→ **Task directions**: Set out the lines below as a numbered list, from the line with "How far removed" through the final line, both included. Skip blank lines and leave the pictures out.

→ **The input**:
'''

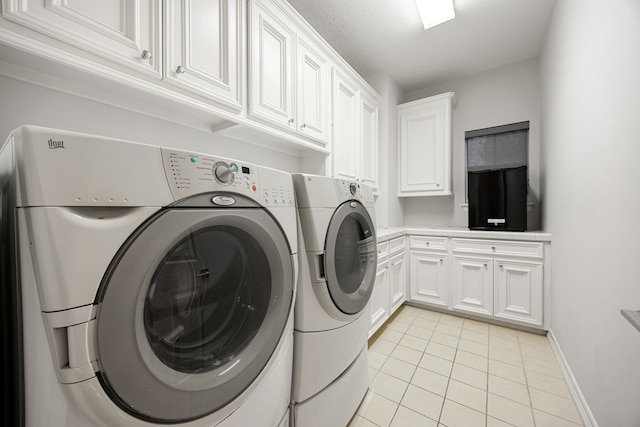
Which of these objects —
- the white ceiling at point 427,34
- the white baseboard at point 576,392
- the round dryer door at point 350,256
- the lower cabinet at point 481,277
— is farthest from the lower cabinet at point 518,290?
the white ceiling at point 427,34

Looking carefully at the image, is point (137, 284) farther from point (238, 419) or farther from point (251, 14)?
point (251, 14)

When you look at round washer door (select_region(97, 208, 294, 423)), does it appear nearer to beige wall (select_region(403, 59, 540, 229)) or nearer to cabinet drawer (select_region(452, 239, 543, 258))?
cabinet drawer (select_region(452, 239, 543, 258))

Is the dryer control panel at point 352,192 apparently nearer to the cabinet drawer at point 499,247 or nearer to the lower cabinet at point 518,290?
the cabinet drawer at point 499,247

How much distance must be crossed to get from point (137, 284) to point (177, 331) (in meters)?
0.18

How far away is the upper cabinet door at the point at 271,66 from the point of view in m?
1.35

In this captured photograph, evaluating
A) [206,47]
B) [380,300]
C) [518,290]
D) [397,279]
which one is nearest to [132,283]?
[206,47]

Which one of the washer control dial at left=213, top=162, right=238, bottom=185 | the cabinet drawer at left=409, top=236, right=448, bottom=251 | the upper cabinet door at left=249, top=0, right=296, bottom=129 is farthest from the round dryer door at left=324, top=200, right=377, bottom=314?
the cabinet drawer at left=409, top=236, right=448, bottom=251

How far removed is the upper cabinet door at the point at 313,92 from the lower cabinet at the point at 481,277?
5.05ft

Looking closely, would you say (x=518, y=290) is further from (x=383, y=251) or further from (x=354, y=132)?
(x=354, y=132)

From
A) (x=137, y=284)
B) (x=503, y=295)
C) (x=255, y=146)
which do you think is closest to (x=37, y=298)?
(x=137, y=284)

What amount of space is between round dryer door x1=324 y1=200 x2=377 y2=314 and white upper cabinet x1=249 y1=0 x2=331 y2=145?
75cm

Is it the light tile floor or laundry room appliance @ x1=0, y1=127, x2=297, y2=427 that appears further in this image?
the light tile floor

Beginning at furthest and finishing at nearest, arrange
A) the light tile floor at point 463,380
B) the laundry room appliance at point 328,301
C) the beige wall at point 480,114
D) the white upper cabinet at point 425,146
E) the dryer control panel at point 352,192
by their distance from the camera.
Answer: the white upper cabinet at point 425,146 → the beige wall at point 480,114 → the light tile floor at point 463,380 → the dryer control panel at point 352,192 → the laundry room appliance at point 328,301

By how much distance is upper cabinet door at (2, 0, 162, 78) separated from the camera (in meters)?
0.72
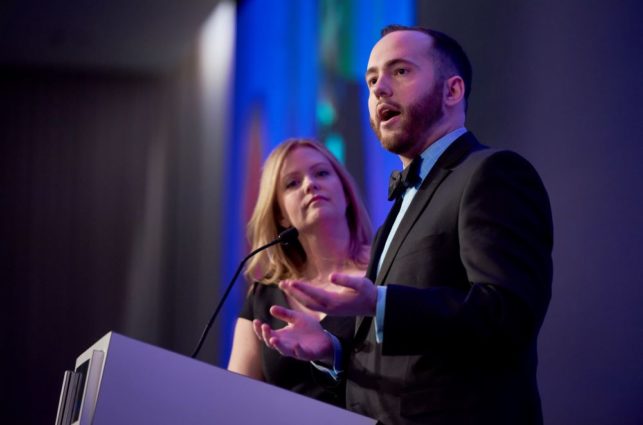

'''

→ **Solved problem**:
1. How far removed is the upper cabinet door at the point at 313,92 from the lower cabinet at the point at 481,277?
2. 5.05ft
3. Looking closely, would you say (x=518, y=290) is further from (x=383, y=251) or further from (x=354, y=132)?
4. (x=354, y=132)
5. From
6. A) (x=137, y=284)
7. B) (x=503, y=295)
8. C) (x=255, y=146)
9. which do you think is closest to (x=37, y=298)?
10. (x=137, y=284)
11. What amount of space is between round dryer door x1=324 y1=200 x2=377 y2=314 and white upper cabinet x1=249 y1=0 x2=331 y2=145?
12. 75cm
13. Is it the light tile floor or laundry room appliance @ x1=0, y1=127, x2=297, y2=427 that appears further in this image?
14. the light tile floor
15. Beginning at furthest and finishing at nearest, arrange
16. A) the light tile floor at point 463,380
17. B) the laundry room appliance at point 328,301
18. C) the beige wall at point 480,114
19. D) the white upper cabinet at point 425,146
20. E) the dryer control panel at point 352,192
21. by their distance from the camera.
22. Answer: the white upper cabinet at point 425,146 → the beige wall at point 480,114 → the light tile floor at point 463,380 → the dryer control panel at point 352,192 → the laundry room appliance at point 328,301
23. By how much distance is upper cabinet door at (2, 0, 162, 78) separated from the camera (in meters)?
24. 0.72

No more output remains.